What We’re Doing Now
We decided it was time to “break” the black box and build a new chat framework ourselves to address these advanced needs. The new architecture enables us to do a few important things we couldn’t do before:
- Custom Query Pipelines: We’re creating our logic to filter, rank, and refine search results based on user needs. This allows us to add more elements to be considered in the search - such as the popularity of an asset or the relevance based on the user's role, seniority, and organizational affiliation. 

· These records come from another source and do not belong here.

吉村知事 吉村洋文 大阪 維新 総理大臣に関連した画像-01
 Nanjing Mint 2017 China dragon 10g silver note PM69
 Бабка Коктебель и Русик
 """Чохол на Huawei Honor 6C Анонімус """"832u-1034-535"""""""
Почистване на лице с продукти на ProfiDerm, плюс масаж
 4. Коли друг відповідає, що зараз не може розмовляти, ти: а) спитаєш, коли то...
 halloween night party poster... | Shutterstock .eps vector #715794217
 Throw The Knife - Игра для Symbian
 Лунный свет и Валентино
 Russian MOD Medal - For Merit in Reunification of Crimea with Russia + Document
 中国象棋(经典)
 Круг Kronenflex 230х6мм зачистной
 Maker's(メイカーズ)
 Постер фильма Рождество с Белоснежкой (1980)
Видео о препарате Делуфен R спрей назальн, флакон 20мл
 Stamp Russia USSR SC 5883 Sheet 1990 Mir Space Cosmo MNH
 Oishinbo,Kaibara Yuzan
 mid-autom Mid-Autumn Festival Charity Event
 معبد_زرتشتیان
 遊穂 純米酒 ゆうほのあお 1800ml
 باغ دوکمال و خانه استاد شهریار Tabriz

- Accurate data representation: Splitting data into multiple RAGs ensures each type is handled in the best way since we’re no longer limited to representing all elements in the same data structure. 
- Improved Chat Flow: We’re now able to control each step of the flow, allowing us to support different logics per use case, do extra-validation of the output at each stage, or send it back for enhancement when needed. We are deploying advanced agents within the flow to facilitate this. 
- Testing Alternatives: We’re exploring other RAG tools and LLM services to find the best fit for our platform, potentially outside Azure’s offerings. 
Takeaways for Others
Azure’s solutions are great for teams starting with RAG or AI-based chat. As your needs grow, you might find the lack of control limiting. For us, it was a good start, but taking charge of the architecture ensures we can deliver better results for analysts, increasing accuracy and consistency.
We’ll keep sharing updates as we refine our system. By focusing on flexibility and user needs, we’re building a platform that truly helps analysts make a bigger impact with data.